# What the task asks:
Reproduce word for word the records from the line containing "From the viewer, how" down to the line containing "2.27 metres", with both of those lines included.

<<<<

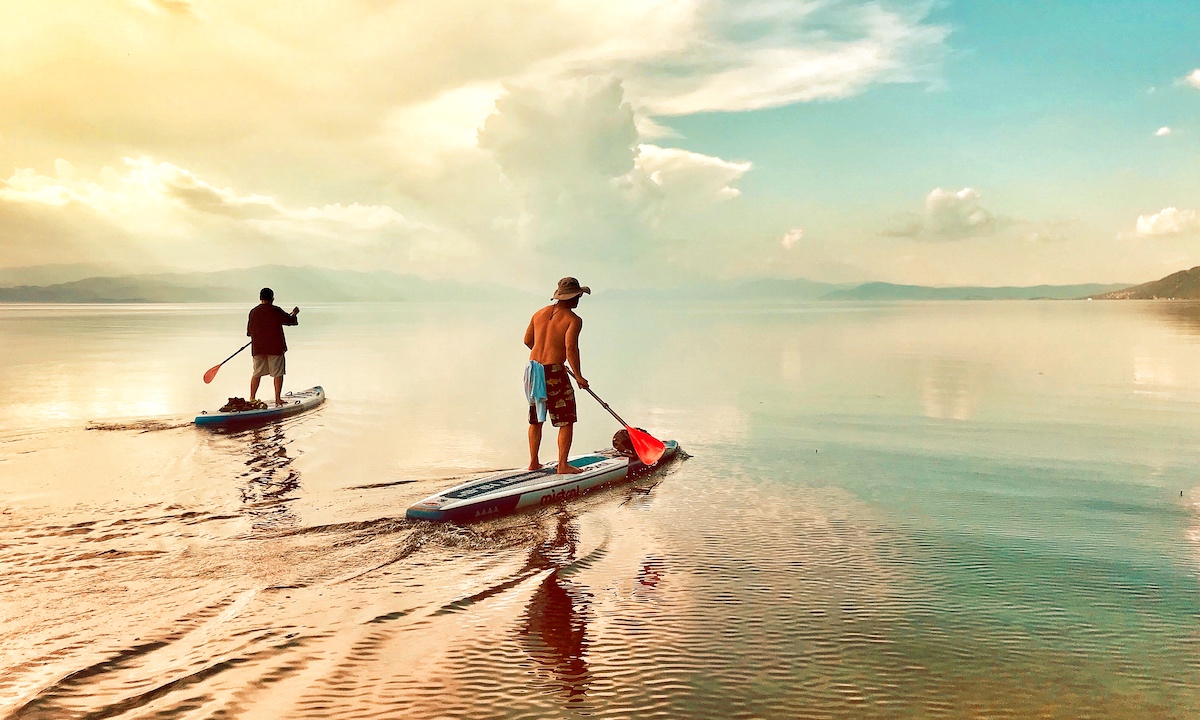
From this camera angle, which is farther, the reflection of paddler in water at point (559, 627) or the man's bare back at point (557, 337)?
the man's bare back at point (557, 337)

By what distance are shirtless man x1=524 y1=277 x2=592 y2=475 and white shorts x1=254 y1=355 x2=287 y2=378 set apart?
8877mm

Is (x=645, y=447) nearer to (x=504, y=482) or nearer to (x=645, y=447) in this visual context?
(x=645, y=447)

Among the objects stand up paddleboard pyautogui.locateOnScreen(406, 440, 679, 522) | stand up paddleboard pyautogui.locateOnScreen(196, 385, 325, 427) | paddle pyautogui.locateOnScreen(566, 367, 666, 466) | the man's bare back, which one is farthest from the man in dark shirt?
stand up paddleboard pyautogui.locateOnScreen(406, 440, 679, 522)

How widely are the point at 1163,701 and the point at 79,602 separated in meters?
7.89

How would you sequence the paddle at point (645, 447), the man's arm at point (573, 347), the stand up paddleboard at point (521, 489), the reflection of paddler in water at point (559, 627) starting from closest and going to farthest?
the reflection of paddler in water at point (559, 627) → the stand up paddleboard at point (521, 489) → the man's arm at point (573, 347) → the paddle at point (645, 447)

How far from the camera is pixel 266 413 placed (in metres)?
16.3

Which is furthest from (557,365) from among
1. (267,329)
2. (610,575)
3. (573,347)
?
(267,329)

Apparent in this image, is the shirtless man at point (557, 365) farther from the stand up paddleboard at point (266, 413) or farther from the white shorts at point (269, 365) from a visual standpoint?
the white shorts at point (269, 365)

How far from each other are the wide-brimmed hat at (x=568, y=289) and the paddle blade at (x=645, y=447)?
93.7 inches

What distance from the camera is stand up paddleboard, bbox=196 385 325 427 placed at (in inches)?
604

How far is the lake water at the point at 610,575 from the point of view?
16.8ft

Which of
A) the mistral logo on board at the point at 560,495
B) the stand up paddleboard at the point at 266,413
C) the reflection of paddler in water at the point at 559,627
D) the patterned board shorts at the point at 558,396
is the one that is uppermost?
the patterned board shorts at the point at 558,396

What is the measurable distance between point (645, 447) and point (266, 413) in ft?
29.2

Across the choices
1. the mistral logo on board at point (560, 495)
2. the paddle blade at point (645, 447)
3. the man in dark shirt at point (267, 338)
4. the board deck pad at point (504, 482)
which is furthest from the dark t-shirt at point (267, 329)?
the mistral logo on board at point (560, 495)
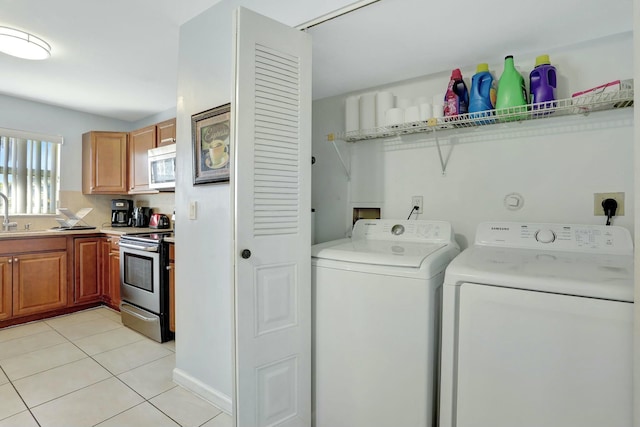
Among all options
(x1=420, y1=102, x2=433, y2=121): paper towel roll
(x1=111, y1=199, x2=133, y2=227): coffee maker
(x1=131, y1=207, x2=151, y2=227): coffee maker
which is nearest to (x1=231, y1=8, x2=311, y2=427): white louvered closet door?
(x1=420, y1=102, x2=433, y2=121): paper towel roll

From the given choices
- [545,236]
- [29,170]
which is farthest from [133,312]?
[545,236]

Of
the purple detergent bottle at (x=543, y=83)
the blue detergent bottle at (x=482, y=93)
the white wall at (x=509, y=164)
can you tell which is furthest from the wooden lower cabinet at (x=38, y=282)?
the purple detergent bottle at (x=543, y=83)

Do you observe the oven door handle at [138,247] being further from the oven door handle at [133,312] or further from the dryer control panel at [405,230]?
the dryer control panel at [405,230]

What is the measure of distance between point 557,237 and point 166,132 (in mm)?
3196

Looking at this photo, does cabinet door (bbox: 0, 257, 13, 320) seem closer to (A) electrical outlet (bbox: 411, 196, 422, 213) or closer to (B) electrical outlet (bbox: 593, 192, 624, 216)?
(A) electrical outlet (bbox: 411, 196, 422, 213)

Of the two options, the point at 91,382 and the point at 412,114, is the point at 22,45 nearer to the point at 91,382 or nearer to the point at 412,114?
the point at 91,382

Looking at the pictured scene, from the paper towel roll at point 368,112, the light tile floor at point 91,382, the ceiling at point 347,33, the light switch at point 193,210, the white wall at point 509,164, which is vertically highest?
the ceiling at point 347,33

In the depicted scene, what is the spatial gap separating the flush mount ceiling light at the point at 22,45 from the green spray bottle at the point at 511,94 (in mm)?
2839

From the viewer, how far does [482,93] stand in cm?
176

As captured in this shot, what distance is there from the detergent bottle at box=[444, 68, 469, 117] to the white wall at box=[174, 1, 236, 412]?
1209mm

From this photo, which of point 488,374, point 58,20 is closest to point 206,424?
point 488,374

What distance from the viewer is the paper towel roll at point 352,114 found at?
2.27 metres

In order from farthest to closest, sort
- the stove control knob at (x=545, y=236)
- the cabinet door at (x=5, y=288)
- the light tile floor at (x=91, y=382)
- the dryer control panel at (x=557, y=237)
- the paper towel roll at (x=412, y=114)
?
the cabinet door at (x=5, y=288), the paper towel roll at (x=412, y=114), the light tile floor at (x=91, y=382), the stove control knob at (x=545, y=236), the dryer control panel at (x=557, y=237)

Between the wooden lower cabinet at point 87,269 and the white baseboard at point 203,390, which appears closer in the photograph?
the white baseboard at point 203,390
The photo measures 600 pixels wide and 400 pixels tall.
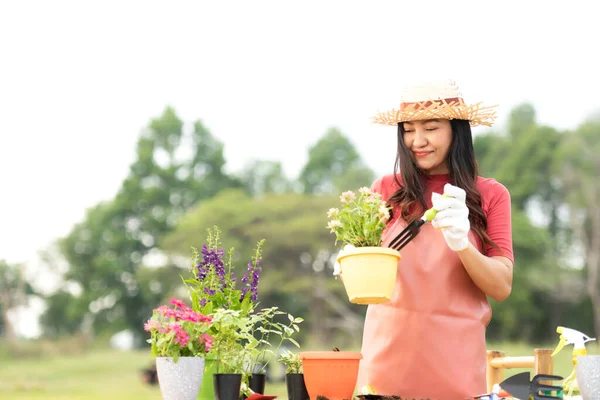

>>>>

# Task output:
From the viewer, how far does [482,93] stand in cm?
176

As captured in this shot, what distance is there from the detergent bottle at box=[444, 68, 469, 117] to the white wall at box=[174, 1, 236, 412]?
1209mm

From this photo, which of point 488,374, point 58,20 is closest to point 206,424?
point 488,374

What distance from the viewer is the paper towel roll at point 352,114 found at?
2.27 metres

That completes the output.